A pooled trust can refer to any type of trust that is combined with other assets and managed by the same entity. While potentially referring to investment strategies, pooled trust typically refers to trusts used to benefit those with low income or charities.
For those receiving Medicare or Supplemental Security Income (SSI), a pooled trust allows the individual to have assets that do not end their eligibility for the programs. As long as they follow certain rules, the assets will not be counted towards income limits. Often, individuals with special needs will create a pooled trust with inherited assets to prevent triggering any limits. The assets are managed by non-profits who pool together multiple individual's assets under the same management which reduces the costs associated with trusts. The individual may receive periodic distributions from the trust, and when they pass away, any Medicare benefits received must be repaid from the remaining assets before beneficiaries can receive anything. Also, third-parties can contribute normally to separate accounts to benefit the owner of the trust with potential tax deductions, and these assets are not used to repay Medicare benefits.

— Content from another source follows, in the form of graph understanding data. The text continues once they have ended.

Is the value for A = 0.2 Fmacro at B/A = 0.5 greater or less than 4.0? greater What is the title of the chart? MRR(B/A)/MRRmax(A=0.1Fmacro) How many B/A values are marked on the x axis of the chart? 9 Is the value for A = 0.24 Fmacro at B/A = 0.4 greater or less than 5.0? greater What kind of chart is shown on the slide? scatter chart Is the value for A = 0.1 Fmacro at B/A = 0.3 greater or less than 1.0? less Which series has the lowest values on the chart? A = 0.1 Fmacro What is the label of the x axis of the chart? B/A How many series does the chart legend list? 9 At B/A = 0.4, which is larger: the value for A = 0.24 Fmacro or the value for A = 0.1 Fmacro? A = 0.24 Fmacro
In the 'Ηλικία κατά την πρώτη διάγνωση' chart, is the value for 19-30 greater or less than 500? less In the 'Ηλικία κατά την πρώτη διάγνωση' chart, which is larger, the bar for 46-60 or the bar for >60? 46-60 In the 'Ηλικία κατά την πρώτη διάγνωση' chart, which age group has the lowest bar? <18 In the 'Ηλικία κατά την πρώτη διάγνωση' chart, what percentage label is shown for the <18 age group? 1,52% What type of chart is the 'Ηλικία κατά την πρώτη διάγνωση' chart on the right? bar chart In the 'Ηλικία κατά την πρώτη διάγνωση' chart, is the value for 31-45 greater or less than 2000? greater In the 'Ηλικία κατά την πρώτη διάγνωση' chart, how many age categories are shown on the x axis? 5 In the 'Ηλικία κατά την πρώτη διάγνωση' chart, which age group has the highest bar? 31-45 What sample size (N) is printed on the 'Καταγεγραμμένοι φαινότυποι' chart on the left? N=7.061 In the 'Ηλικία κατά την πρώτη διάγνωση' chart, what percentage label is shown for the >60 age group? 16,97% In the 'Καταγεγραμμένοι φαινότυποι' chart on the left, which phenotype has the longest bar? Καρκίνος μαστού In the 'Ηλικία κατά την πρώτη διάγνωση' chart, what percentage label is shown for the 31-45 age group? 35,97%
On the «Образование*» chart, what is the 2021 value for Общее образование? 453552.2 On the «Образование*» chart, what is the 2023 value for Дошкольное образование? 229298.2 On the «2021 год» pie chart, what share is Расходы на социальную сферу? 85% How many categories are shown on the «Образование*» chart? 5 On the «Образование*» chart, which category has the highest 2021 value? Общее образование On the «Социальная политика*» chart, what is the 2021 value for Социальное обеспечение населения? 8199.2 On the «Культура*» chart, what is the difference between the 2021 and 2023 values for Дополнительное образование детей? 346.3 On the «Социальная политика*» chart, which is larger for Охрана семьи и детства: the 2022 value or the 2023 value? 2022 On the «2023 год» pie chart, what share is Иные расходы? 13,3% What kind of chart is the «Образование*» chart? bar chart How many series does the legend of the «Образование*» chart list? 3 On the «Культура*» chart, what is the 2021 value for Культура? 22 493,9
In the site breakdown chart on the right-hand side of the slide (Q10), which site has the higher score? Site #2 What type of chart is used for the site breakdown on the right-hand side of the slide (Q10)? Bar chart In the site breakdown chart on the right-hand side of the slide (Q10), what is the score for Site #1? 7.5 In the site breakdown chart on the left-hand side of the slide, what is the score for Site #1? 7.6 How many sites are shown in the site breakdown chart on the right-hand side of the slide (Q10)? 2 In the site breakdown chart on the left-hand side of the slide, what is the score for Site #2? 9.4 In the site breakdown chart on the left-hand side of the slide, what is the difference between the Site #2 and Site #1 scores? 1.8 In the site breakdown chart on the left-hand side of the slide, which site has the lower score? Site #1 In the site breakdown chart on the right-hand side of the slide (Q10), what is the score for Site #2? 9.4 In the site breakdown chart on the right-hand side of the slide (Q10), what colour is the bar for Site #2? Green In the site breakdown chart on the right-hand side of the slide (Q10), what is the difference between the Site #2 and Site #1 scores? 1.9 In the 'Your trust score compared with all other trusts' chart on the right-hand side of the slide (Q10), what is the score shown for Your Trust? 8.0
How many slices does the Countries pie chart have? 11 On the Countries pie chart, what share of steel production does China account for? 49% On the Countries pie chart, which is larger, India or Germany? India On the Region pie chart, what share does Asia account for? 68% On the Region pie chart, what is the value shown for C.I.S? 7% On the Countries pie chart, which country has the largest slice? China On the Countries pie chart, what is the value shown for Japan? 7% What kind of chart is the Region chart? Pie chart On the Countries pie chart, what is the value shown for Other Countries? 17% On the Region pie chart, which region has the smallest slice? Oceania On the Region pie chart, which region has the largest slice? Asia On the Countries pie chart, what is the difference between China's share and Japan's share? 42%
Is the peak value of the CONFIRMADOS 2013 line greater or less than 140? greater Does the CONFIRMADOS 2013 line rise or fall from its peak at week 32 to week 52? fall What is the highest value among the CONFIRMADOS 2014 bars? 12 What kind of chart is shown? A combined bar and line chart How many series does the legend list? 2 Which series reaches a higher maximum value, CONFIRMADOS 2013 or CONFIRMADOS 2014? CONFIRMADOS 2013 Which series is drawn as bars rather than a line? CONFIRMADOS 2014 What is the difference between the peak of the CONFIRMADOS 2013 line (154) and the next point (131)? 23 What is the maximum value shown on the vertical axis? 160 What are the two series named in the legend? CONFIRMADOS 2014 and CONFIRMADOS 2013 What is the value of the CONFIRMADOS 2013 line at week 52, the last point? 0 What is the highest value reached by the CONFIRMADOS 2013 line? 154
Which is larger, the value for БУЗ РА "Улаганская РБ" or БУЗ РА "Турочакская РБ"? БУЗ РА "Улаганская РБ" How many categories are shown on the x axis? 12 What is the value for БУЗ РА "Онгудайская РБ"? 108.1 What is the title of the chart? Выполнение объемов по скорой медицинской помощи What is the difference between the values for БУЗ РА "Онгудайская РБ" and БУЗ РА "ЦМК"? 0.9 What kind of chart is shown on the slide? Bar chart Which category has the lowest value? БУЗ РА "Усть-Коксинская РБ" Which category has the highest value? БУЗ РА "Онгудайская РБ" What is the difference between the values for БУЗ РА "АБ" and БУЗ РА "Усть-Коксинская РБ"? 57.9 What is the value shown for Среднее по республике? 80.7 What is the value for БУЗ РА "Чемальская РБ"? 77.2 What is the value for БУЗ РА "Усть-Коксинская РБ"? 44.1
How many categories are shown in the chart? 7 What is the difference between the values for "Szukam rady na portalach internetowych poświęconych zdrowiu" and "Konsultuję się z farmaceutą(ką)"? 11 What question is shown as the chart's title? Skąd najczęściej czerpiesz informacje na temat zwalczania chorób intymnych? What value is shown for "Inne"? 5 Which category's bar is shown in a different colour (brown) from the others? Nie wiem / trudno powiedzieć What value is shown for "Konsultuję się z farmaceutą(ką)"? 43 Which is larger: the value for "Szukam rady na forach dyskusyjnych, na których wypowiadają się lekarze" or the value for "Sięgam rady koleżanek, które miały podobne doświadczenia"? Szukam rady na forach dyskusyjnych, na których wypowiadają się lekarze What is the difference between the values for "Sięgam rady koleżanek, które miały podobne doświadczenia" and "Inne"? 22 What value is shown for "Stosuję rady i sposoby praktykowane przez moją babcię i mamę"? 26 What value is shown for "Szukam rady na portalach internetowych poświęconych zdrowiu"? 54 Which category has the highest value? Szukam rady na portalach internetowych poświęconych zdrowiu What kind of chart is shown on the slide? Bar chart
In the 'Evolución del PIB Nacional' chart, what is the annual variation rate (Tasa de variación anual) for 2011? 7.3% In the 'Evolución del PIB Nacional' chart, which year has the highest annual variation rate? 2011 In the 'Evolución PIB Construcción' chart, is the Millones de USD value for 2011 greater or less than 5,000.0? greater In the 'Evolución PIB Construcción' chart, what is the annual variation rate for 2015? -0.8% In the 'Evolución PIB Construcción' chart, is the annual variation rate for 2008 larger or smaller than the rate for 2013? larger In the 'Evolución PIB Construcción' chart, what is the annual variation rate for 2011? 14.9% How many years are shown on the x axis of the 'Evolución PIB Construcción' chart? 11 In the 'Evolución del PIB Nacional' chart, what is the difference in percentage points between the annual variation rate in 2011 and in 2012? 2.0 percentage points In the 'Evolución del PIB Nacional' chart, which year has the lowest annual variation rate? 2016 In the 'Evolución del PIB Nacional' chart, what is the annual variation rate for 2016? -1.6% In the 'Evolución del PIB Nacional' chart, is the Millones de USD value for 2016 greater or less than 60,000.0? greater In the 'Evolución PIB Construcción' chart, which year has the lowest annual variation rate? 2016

A pooled trust may also refer to trust simply pooled together by a non-profit organization with the goal of increasing income for the organization. Often, individuals will have their trust managed by the organization to receive benefits for life with the assets going to the organization after they pass away. This structure can have tax benefits for the individual, reduce management fees of assets, and increase the benefits to the non-profit organization than a normal trust may.